• _EXERCISE OBJECTIVE_
Output nothing but the lines from the line with "Gently wipe the" through the end of the listing below, both ends included.

+++ DATA PROVIDED +++

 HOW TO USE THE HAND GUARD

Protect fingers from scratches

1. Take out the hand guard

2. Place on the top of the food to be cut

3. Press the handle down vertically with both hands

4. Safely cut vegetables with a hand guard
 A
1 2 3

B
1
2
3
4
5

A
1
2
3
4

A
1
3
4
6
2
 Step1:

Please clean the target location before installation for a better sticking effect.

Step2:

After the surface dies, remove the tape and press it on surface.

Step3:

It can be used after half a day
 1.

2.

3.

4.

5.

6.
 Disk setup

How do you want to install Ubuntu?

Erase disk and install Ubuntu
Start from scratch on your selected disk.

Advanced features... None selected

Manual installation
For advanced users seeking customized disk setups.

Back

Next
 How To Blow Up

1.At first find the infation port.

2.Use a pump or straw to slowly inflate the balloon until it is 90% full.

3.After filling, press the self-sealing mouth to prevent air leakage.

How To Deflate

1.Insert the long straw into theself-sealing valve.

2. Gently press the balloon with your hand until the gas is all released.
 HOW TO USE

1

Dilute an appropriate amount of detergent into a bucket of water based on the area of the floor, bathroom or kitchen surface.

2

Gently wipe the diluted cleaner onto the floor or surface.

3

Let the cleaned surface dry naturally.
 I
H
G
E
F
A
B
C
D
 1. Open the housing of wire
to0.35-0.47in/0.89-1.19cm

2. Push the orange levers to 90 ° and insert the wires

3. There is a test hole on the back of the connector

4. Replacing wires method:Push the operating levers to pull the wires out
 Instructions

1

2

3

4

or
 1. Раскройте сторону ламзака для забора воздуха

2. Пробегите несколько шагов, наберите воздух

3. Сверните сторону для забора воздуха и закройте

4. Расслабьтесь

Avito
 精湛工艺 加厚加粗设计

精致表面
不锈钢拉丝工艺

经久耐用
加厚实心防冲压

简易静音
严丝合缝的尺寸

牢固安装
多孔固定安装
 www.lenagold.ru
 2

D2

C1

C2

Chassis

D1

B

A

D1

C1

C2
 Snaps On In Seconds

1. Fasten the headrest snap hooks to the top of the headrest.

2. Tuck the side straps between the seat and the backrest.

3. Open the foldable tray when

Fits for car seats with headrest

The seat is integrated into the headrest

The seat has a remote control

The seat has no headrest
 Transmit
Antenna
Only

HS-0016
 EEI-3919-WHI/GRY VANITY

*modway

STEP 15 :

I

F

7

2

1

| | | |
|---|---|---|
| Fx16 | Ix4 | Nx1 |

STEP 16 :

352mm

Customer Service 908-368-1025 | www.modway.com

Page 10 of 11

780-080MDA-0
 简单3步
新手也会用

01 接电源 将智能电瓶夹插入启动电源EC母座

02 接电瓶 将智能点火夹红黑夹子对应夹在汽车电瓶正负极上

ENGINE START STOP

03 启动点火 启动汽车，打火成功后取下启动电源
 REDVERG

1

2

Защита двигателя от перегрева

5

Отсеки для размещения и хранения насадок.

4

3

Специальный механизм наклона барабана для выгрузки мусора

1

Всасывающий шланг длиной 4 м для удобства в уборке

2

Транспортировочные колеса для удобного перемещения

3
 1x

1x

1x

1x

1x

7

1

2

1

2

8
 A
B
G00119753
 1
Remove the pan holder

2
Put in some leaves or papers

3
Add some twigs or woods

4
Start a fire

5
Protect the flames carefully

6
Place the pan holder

+++

• _WRITTEN SOLUTION_
Gently wipe the diluted cleaner onto the floor or surface.

3

Let the cleaned surface dry naturally.
 I
H
G
E
F
A
B
C
D
 1. Open the housing of wire
to0.35-0.47in/0.89-1.19cm

2. Push the orange levers to 90 ° and insert the wires

3. There is a test hole on the back of the connector

4. Replacing wires method:Push the operating levers to pull the wires out
 Instructions

1

2

3

4

or
 1. Раскройте сторону ламзака для забора воздуха

2. Пробегите несколько шагов, наберите воздух

3. Сверните сторону для забора воздуха и закройте

4. Расслабьтесь

Avito
 精湛工艺 加厚加粗设计

精致表面
不锈钢拉丝工艺

经久耐用
加厚实心防冲压

简易静音
严丝合缝的尺寸

牢固安装
多孔固定安装
 www.lenagold.ru
 2

D2

C1

C2

Chassis

D1

B

A

D1

C1

C2
 Snaps On In Seconds

1. Fasten the headrest snap hooks to the top of the headrest.

2. Tuck the side straps between the seat and the backrest.

3. Open the foldable tray when

Fits for car seats with headrest

The seat is integrated into the headrest

The seat has a remote control

The seat has no headrest
 Transmit
Antenna
Only

HS-0016
 EEI-3919-WHI/GRY VANITY

*modway

STEP 15 :

I

F

7

2

1

| | | |
|---|---|---|
| Fx16 | Ix4 | Nx1 |

STEP 16 :

352mm

Customer Service 908-368-1025 | www.modway.com

Page 10 of 11

780-080MDA-0
 简单3步
新手也会用

01 接电源 将智能电瓶夹插入启动电源EC母座

02 接电瓶 将智能点火夹红黑夹子对应夹在汽车电瓶正负极上

ENGINE START STOP

03 启动点火 启动汽车，打火成功后取下启动电源
 REDVERG

1

2

Защита двигателя от перегрева

5

Отсеки для размещения и хранения насадок.

4

3

Специальный механизм наклона барабана для выгрузки мусора

1

Всасывающий шланг длиной 4 м для удобства в уборке

2

Транспортировочные колеса для удобного перемещения

3
 1x

1x

1x

1x

1x

7

1

2

1

2

8
 A
B
G00119753
 1
Remove the pan holder

2
Put in some leaves or papers

3
Add some twigs or woods

4
Start a fire

5
Protect the flames carefully

6
Place the pan holder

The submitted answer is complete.